* Task material *

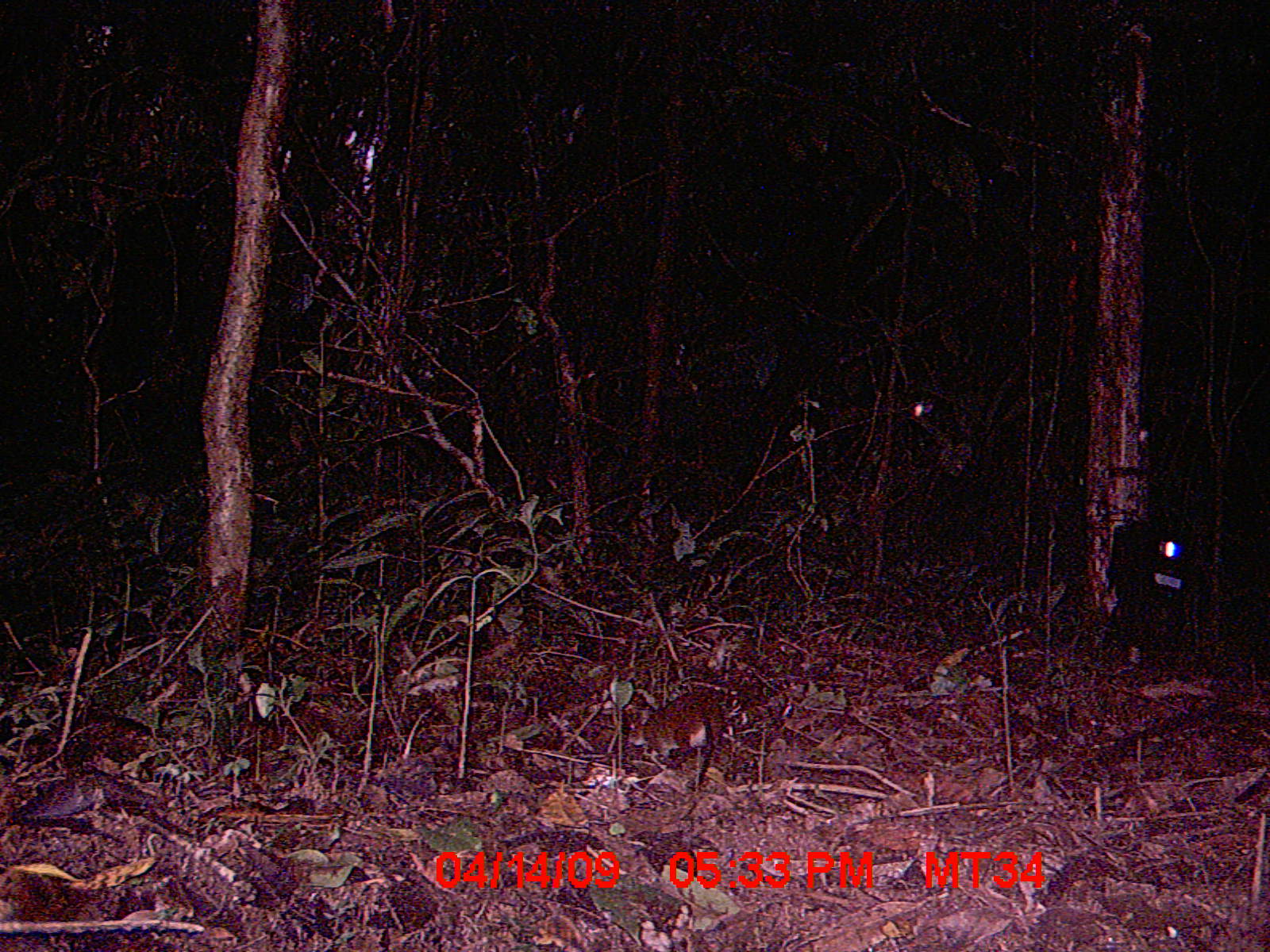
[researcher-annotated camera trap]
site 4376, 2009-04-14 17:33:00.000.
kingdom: Animalia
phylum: Chordata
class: Mammalia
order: Rodentia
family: Nesomyidae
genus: Nesomys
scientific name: Nesomys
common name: nesomys rodents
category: nesomys sp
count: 1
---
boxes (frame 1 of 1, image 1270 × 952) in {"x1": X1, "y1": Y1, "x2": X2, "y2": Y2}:
nesomys sp: {"x1": 629, "y1": 692, "x2": 725, "y2": 783}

* Action item *
Only one span is to be repeated: the line with "genus: Nesomys" through the final line of the entries above, word for word.

* Solution to this problem *
genus: Nesomys
scientific name: Nesomys
common name: nesomys rodents
category: nesomys sp
count: 1
---
boxes (frame 1 of 1, image 1270 × 952) in {"x1": X1, "y1": Y1, "x2": X2, "y2": Y2}:
nesomys sp: {"x1": 629, "y1": 692, "x2": 725, "y2": 783}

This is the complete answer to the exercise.